START SUPPLIED DATA

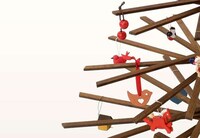 Stick Figure Xmas Trees Image 7
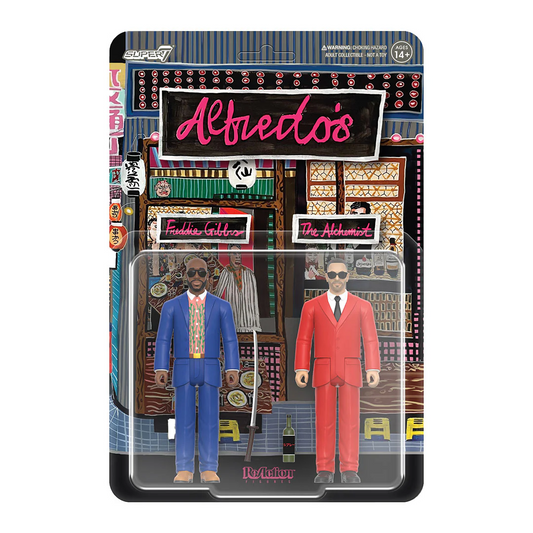 Freddie Gibbs & The Alchemist - Alfredo 2 ( Super 7 Action Figure Toy )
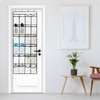 24 Mesh Pockets Over The Door Shoe Organiser Hanging Closet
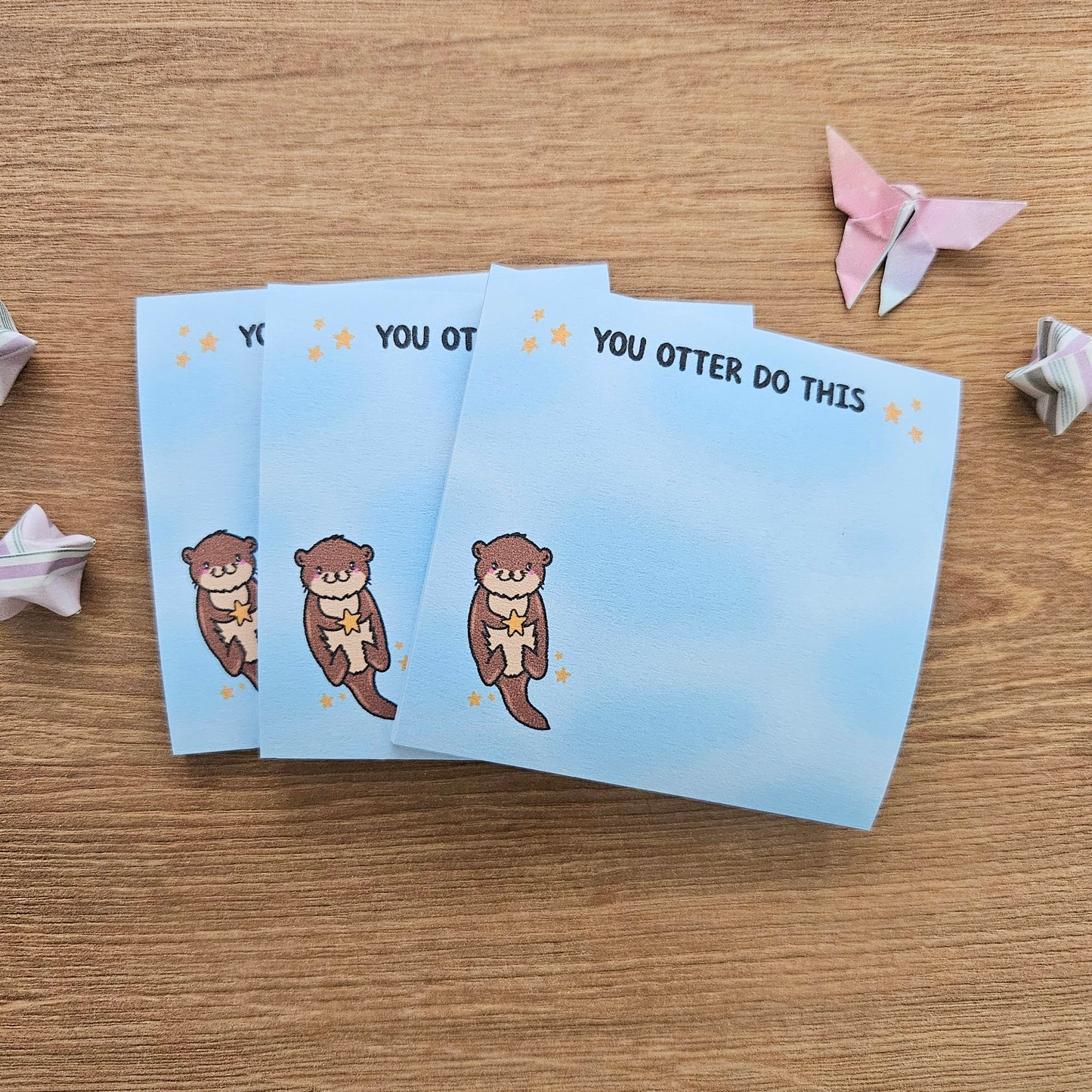 You Otter Do This Sticky Notes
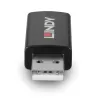 Lindy 71263 USB-adapter USB Type-A zwart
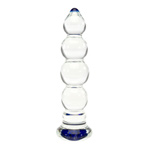 Heavy bulbous blue head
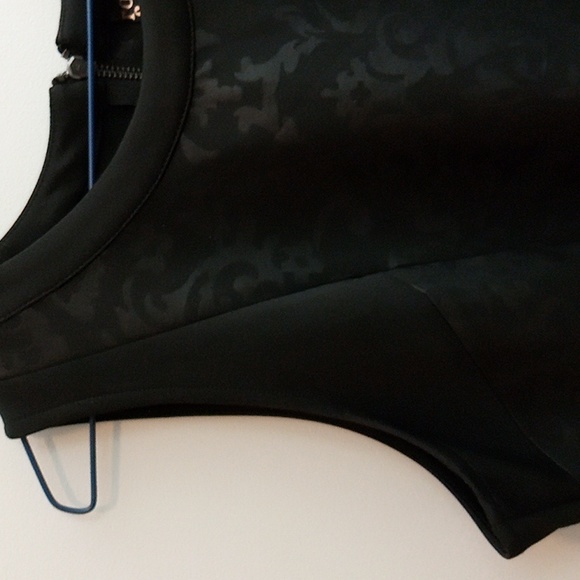 Rock & Shine Black Dress Size Large - Picture 4 of 7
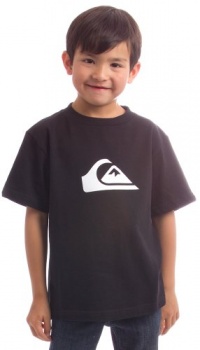 Quiksilver Boys 2-7 Kids Mountain Wave Jersey Tee, Black, 7/Large Quiksilver Boys 2-7 Kids Mountain Wave Jersey Tee, Black, 7/Large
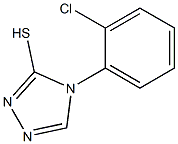 4-(2-chlorophenyl)-4H-1,2,4-triazole-3-thiol Structure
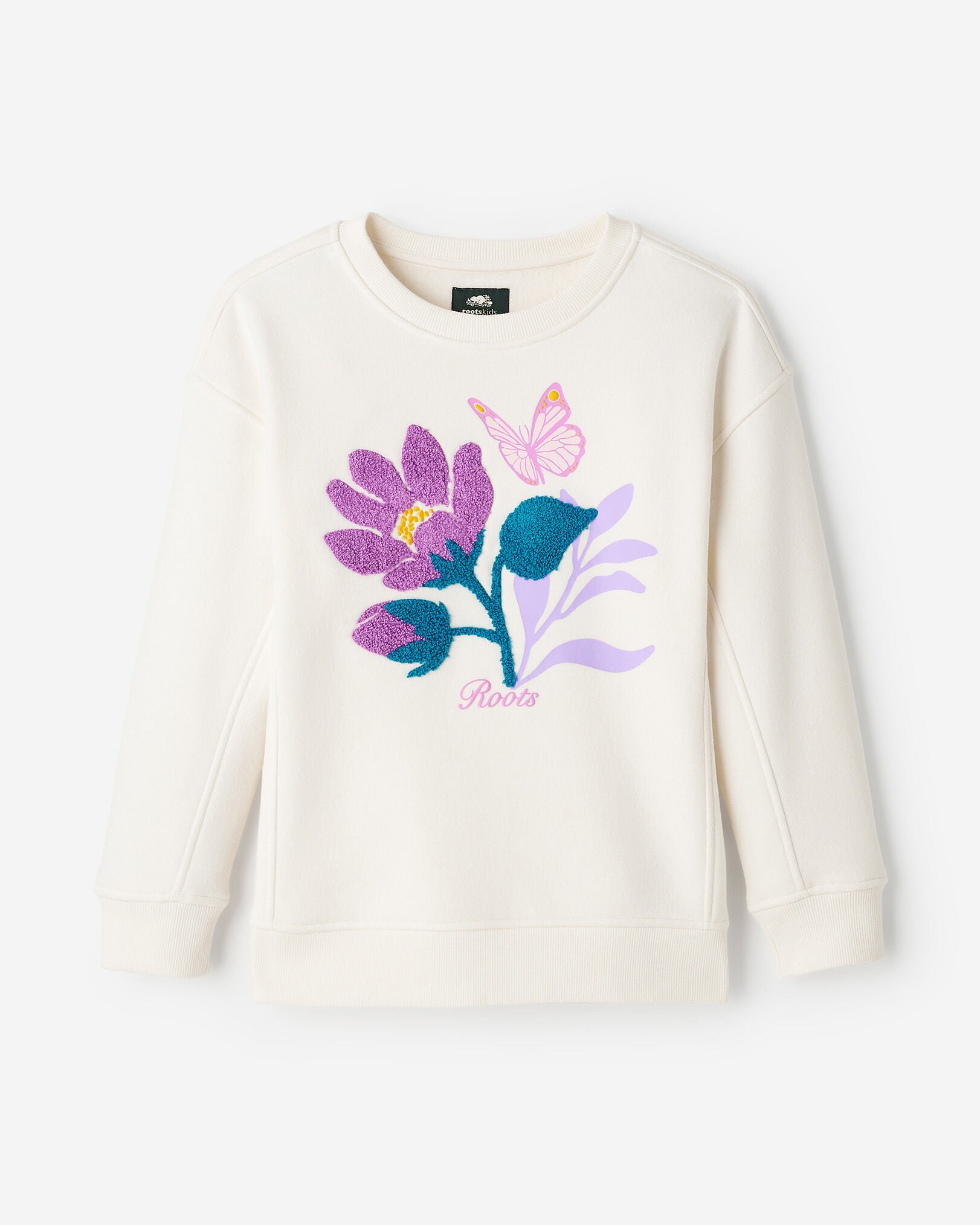 Kids Skyline Relaxed Crew Sweatshirt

END SUPPLIED DATA

## TASK BRIEF
Reproduce every line of the listing above word for word, leaving out the pictures.

## RESPONSE TO THIS EXERCISE
 Stick Figure Xmas Trees Image 7
 Freddie Gibbs & The Alchemist - Alfredo 2 ( Super 7 Action Figure Toy )
 24 Mesh Pockets Over The Door Shoe Organiser Hanging Closet
 You Otter Do This Sticky Notes
 Lindy 71263 USB-adapter USB Type-A zwart
 Heavy bulbous blue head
 Rock & Shine Black Dress Size Large - Picture 4 of 7
 Quiksilver Boys 2-7 Kids Mountain Wave Jersey Tee, Black, 7/Large Quiksilver Boys 2-7 Kids Mountain Wave Jersey Tee, Black, 7/Large
 4-(2-chlorophenyl)-4H-1,2,4-triazole-3-thiol Structure
 Kids Skyline Relaxed Crew Sweatshirt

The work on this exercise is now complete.